The Manipur brow-antlered deer (Racervus eldii eldii) is locally known as sangai. It is a sub-species of the Eld’s deer found in Asia. Though Eld’s deer are found in other parts of the world too, sangai is found only in Manipur listed as endangered in the Red List of the International Union for Conservation of Nature, its habitat in Manipur is the Keibul Lamjao National park Covering an area of about 40 sq. km. the Park is located on one end of the Loktak Lake The animals have adapted themselves to a life on floating meadows – called phumdis in the Lake. Interestingly, sangai is also called the dancing deer because of the way it delicately hops between the phumdis. Not surprisingly, it is the State animal of Manipur.

Sangai facts

  • A medium-sized animal, the brow-antlered deer gets its name from its antlers that seemingly emerge from its eyebrows. The mammal has a small tail, and a dark reddish brown coat in winter, the coat gets lighter in summer.
  • The deer’s habitat varies from scrubland and grassland to dry forests and marshland, depending on the country they’re found in. In India, however, these animals inhabit the regions in and around the Loktak Lake.
  • When there’s flooding, apparently, the deer population leaves the phumdis and moves to the hillocks nearby
  • The un-submerged area of the Park has tall grasses and shrubs, some of which are food for sangai.

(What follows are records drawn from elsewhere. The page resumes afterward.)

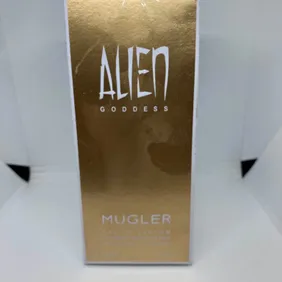 Mugler Alien Goddess Eau de Parfum Refillable Bottle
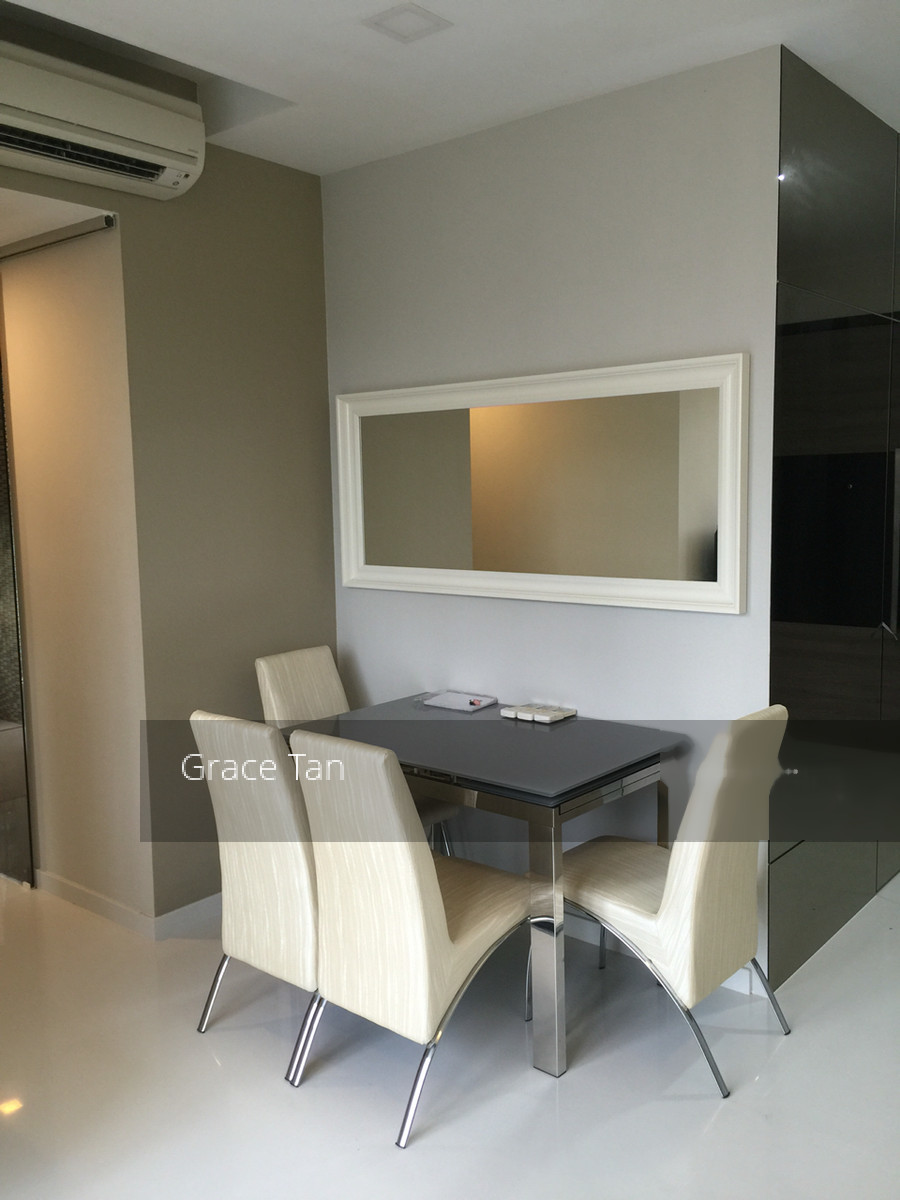 Suites de Laurel (D21), Apartment #153751842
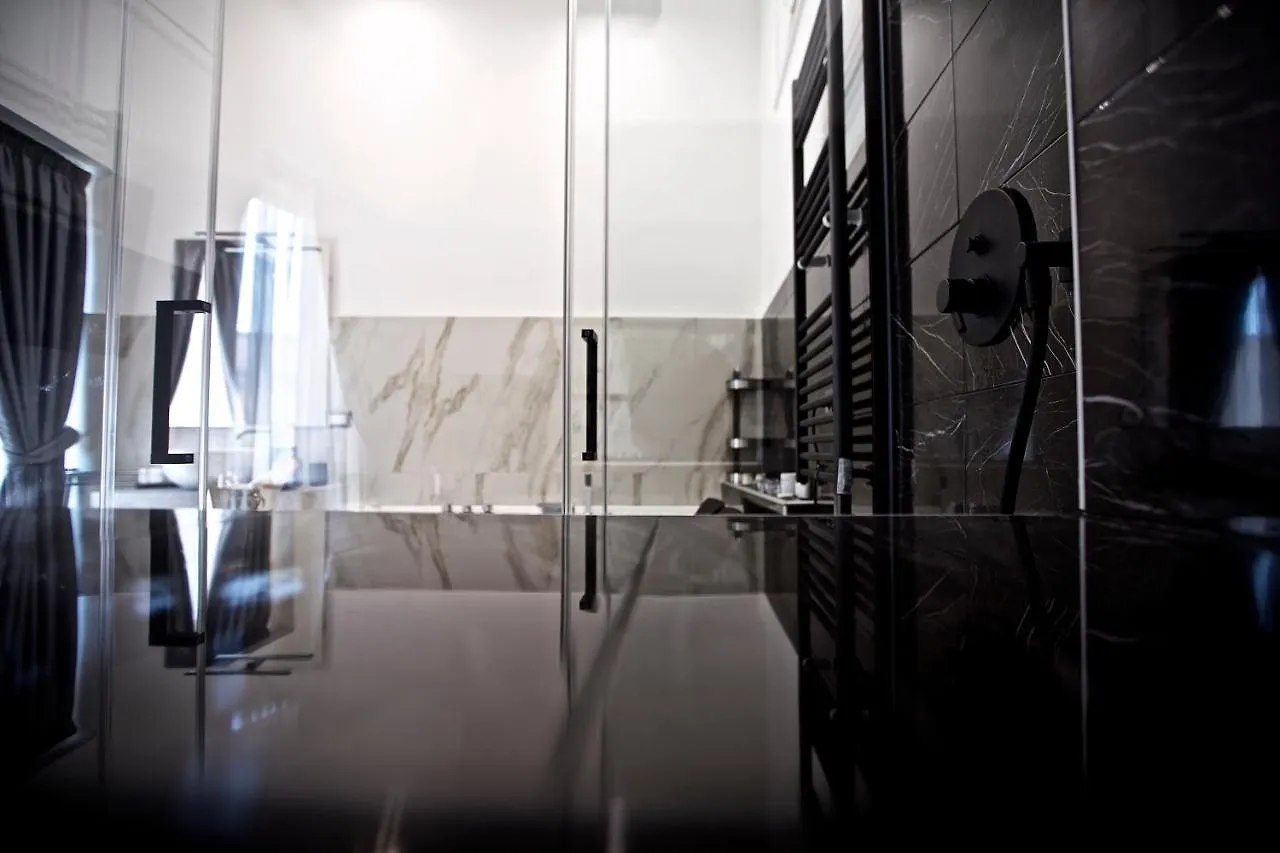 Scugnizzo Apartment Luxury Home Napels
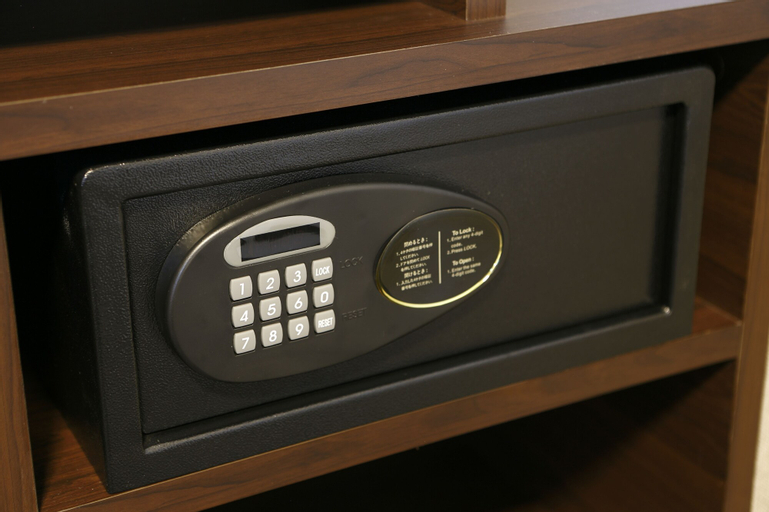 Amenities 7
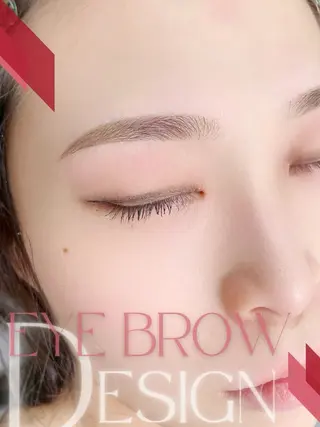 アイブロウ CILIO 一社店の眉毛・アイブロウイメージ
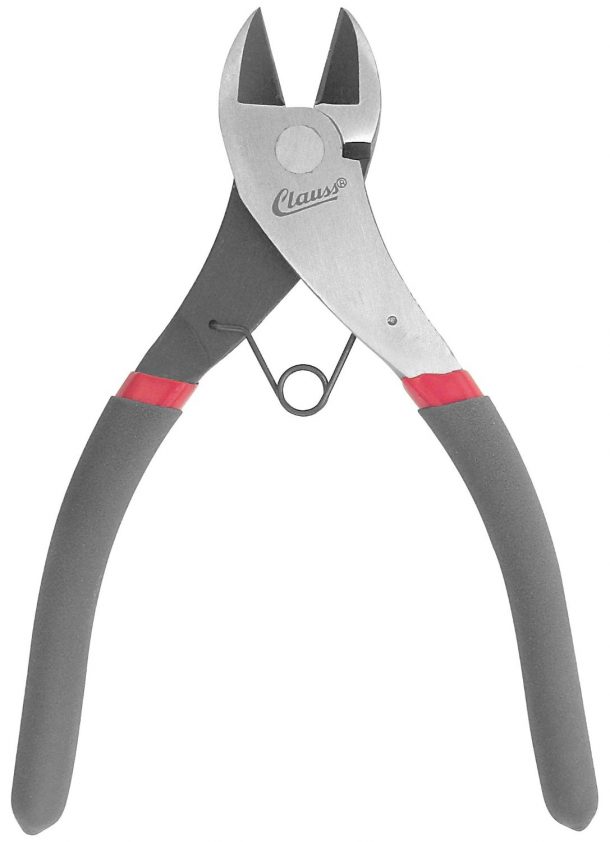 老人18429钛剪线钳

In the mid-20th Century, sangai was on the brink of extinction. However, a few individuals were spotted, and thanks to conservation efforts, their numbers today are said to be over a 100, at least. While this is a comforting story, the mammal continues to face several challenges. Foremost is the water pollution in the region. As the water in the Lake gets more and more polluted, the quality and thickness of the phumdis are affected. When phumdis get thinner it becomes difficult for the sangai deer to move from one place to another. In fact, it is said that the total area of the phumdis has been decreasing over the decades. A recent study has said that agriculture practices and newer human settlements in the region too are a threat to phumdis. According to media reports as recent as 2020, “unchecked growth of two perennial aquatic weeds – water hyacinth and para grass in the famous fresh water lake of Loktak in Moirang in Manipur is posing a major threat to sangai The increasing abundance of these weeds has reduced space for indigenous plants the sangai feeds on. For a subspecies already plagued by limited space and numbers, the possibility of in-breeding, and infection due to livestock, such challenges make them even more vulnerable. This could drive them toward extinction all over again, undoing decades of conservation effort.